◆ YOUR INSTRUCTIONS
The required output is the line that contains "family: Cricetidae" through the last line of the data, retyped verbatim and with nothing added.

Dataset entries:
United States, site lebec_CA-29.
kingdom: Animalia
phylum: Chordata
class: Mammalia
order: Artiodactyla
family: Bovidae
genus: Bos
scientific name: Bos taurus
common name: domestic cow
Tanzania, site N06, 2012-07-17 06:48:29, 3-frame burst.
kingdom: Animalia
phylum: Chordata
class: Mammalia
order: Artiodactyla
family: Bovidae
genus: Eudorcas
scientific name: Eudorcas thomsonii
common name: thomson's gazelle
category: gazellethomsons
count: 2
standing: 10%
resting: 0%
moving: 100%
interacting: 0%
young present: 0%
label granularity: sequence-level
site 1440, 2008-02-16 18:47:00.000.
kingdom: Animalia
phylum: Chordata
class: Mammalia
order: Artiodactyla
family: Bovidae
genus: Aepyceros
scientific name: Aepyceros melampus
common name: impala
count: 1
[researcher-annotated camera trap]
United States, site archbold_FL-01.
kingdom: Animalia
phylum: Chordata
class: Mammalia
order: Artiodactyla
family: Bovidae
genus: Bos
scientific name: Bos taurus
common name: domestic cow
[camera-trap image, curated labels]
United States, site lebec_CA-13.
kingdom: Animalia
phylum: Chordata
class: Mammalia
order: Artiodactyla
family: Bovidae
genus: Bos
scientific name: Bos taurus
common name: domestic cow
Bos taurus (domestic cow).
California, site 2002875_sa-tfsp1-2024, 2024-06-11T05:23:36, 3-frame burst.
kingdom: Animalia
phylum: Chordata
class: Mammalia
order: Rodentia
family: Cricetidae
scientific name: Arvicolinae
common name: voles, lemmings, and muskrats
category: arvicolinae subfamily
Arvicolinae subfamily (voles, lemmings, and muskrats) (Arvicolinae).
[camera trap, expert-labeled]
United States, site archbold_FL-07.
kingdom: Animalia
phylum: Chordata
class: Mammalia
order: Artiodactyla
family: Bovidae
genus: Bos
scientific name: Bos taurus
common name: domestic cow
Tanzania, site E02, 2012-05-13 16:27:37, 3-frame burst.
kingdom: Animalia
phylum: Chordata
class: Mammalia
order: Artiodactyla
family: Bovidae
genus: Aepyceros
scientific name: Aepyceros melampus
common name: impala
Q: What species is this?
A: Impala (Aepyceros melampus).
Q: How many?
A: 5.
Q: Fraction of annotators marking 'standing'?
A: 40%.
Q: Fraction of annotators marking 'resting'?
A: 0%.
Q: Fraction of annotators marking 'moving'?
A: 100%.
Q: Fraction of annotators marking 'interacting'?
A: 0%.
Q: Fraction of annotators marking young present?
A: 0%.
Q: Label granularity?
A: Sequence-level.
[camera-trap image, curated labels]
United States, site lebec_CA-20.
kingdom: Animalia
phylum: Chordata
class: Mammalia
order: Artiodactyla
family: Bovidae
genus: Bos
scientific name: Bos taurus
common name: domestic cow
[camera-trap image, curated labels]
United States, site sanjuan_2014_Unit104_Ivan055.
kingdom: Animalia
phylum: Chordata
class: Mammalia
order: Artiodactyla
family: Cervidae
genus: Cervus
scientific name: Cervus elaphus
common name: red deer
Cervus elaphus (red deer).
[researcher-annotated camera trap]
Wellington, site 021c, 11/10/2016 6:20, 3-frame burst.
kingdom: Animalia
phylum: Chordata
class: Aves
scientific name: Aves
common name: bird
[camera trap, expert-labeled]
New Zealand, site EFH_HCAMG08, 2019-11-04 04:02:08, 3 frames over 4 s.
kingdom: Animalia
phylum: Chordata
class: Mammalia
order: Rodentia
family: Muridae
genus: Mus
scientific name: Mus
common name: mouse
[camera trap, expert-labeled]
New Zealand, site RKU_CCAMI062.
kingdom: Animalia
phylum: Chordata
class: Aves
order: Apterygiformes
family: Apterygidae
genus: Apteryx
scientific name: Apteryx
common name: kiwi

◆ YOUR SOLUTION
family: Cricetidae
scientific name: Arvicolinae
common name: voles, lemmings, and muskrats
category: arvicolinae subfamily
Arvicolinae subfamily (voles, lemmings, and muskrats) (Arvicolinae).
[camera trap, expert-labeled]
United States, site archbold_FL-07.
kingdom: Animalia
phylum: Chordata
class: Mammalia
order: Artiodactyla
family: Bovidae
genus: Bos
scientific name: Bos taurus
common name: domestic cow
Tanzania, site E02, 2012-05-13 16:27:37, 3-frame burst.
kingdom: Animalia
phylum: Chordata
class: Mammalia
order: Artiodactyla
family: Bovidae
genus: Aepyceros
scientific name: Aepyceros melampus
common name: impala
Q: What species is this?
A: Impala (Aepyceros melampus).
Q: How many?
A: 5.
Q: Fraction of annotators marking 'standing'?
A: 40%.
Q: Fraction of annotators marking 'resting'?
A: 0%.
Q: Fraction of annotators marking 'moving'?
A: 100%.
Q: Fraction of annotators marking 'interacting'?
A: 0%.
Q: Fraction of annotators marking young present?
A: 0%.
Q: Label granularity?
A: Sequence-level.
[camera-trap image, curated labels]
United States, site lebec_CA-20.
kingdom: Animalia
phylum: Chordata
class: Mammalia
order: Artiodactyla
family: Bovidae
genus: Bos
scientific name: Bos taurus
common name: domestic cow
[camera-trap image, curated labels]
United States, site sanjuan_2014_Unit104_Ivan055.
kingdom: Animalia
phylum: Chordata
class: Mammalia
order: Artiodactyla
family: Cervidae
genus: Cervus
scientific name: Cervus elaphus
common name: red deer
Cervus elaphus (red deer).
[researcher-annotated camera trap]
Wellington, site 021c, 11/10/2016 6:20, 3-frame burst.
kingdom: Animalia
phylum: Chordata
class: Aves
scientific name: Aves
common name: bird
[camera trap, expert-labeled]
New Zealand, site EFH_HCAMG08, 2019-11-04 04:02:08, 3 frames over 4 s.
kingdom: Animalia
phylum: Chordata
class: Mammalia
order: Rodentia
family: Muridae
genus: Mus
scientific name: Mus
common name: mouse
[camera trap, expert-labeled]
New Zealand, site RKU_CCAMI062.
kingdom: Animalia
phylum: Chordata
class: Aves
order: Apterygiformes
family: Apterygidae
genus: Apteryx
scientific name: Apteryx
common name: kiwi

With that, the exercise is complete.